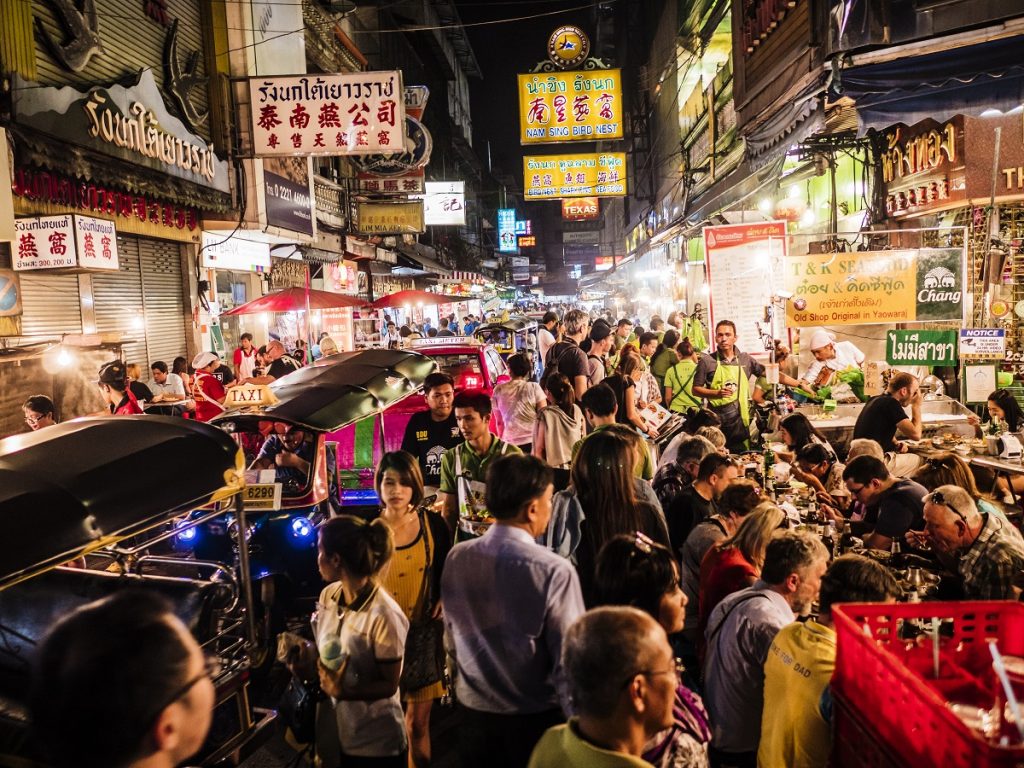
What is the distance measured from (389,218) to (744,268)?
17346 mm

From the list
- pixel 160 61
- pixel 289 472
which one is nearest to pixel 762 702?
pixel 289 472

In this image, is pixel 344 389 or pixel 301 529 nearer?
pixel 301 529

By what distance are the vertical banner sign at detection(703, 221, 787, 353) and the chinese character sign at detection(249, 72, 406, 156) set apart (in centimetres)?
670

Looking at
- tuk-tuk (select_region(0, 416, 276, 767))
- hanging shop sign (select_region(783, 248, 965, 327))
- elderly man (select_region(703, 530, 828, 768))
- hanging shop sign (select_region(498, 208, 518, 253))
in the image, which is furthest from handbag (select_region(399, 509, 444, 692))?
hanging shop sign (select_region(498, 208, 518, 253))

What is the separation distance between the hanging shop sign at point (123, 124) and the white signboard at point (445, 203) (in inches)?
613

* * *

### [OBJECTIVE]
Edit the rows above so that "elderly man" becomes "older man", leaving everything else unchanged, and omit the pictures from your answer.

### [THE RESULT]
What is the distance measured from (389,218) to (744,268)?
17346 mm

From the list
- pixel 160 61
- pixel 289 472
which one is nearest to pixel 762 702?
pixel 289 472

In this image, is pixel 344 389 or pixel 301 529 nearer?
pixel 301 529

By what distance are the vertical banner sign at detection(703, 221, 787, 353) and the chinese character sign at detection(249, 72, 406, 156) set apart (in centimetres)?
670

Looking at
- tuk-tuk (select_region(0, 416, 276, 767))
- hanging shop sign (select_region(783, 248, 965, 327))
- older man (select_region(703, 530, 828, 768))
- hanging shop sign (select_region(498, 208, 518, 253))
in the image, which is furthest from handbag (select_region(399, 509, 444, 692))?
hanging shop sign (select_region(498, 208, 518, 253))

What is the separation distance between the hanging shop sign at point (123, 124) and the white signboard at point (445, 203) (in inches)?
613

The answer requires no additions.